::: INPUT DATA :::
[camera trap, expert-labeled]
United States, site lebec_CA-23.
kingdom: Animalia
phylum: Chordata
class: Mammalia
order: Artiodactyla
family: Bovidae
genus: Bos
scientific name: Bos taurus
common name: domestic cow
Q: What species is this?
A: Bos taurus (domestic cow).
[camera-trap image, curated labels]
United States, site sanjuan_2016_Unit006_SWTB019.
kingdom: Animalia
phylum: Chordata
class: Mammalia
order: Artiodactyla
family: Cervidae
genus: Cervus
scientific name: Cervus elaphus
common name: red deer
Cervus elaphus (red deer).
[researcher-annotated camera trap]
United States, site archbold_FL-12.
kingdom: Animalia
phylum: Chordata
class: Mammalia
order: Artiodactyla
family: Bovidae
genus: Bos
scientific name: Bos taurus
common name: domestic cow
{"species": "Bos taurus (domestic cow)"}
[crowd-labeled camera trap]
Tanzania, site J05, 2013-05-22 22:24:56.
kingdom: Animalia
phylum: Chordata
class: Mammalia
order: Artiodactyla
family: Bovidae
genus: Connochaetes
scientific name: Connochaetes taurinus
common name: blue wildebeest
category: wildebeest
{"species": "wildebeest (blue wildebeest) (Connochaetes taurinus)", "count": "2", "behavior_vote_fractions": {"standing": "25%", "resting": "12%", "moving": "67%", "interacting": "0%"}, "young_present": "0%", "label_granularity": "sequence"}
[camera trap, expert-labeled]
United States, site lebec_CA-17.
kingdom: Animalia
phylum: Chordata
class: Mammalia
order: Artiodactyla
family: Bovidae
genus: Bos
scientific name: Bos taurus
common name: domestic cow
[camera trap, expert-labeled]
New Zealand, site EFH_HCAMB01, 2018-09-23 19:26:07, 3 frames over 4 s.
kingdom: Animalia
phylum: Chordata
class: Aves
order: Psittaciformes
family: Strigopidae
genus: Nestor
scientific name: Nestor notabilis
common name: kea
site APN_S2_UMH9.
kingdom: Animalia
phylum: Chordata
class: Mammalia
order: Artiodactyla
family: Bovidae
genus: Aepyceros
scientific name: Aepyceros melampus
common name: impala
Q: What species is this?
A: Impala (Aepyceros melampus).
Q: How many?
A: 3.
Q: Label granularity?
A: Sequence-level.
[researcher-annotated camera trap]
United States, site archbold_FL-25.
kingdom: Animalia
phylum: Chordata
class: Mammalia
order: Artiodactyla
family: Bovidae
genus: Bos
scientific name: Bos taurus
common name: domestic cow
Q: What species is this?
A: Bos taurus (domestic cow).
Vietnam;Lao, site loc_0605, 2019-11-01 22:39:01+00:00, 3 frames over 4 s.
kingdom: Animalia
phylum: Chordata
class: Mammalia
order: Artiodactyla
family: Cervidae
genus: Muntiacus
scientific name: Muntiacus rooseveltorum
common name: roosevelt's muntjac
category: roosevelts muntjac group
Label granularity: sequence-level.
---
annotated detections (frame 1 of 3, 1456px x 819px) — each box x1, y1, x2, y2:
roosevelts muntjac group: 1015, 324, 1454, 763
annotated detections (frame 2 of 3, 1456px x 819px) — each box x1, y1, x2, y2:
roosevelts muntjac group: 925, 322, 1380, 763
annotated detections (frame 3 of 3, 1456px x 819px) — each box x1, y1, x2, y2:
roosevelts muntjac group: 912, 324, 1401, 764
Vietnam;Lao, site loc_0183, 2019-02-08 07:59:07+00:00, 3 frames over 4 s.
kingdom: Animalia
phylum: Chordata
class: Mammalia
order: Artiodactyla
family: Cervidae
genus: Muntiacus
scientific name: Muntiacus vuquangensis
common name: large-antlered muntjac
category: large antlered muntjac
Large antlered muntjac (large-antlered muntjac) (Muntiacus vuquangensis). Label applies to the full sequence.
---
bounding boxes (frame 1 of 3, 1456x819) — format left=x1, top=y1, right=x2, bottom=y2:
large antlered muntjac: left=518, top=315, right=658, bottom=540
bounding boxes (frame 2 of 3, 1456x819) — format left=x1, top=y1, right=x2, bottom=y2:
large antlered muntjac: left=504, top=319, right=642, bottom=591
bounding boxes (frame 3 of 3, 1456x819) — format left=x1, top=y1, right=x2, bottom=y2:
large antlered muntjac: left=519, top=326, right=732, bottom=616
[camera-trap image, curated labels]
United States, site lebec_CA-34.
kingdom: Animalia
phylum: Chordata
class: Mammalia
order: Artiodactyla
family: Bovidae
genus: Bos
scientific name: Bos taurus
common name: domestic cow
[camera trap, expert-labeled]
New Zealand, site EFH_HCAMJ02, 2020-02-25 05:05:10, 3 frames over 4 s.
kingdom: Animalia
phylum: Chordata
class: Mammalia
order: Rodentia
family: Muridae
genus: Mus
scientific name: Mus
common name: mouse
:::
ACTIVITY => Identify each line of the material where the word "taurinus" shows up, and copy it.

SOLUTION FOR THIS PROBLEM =>
scientific name: Connochaetes taurinus
{"species": "wildebeest (blue wildebeest) (Connochaetes taurinus)", "count": "2", "behavior_vote_fractions": {"standing": "25%", "resting": "12%", "moving": "67%", "interacting": "0%"}, "young_present": "0%", "label_granularity": "sequence"}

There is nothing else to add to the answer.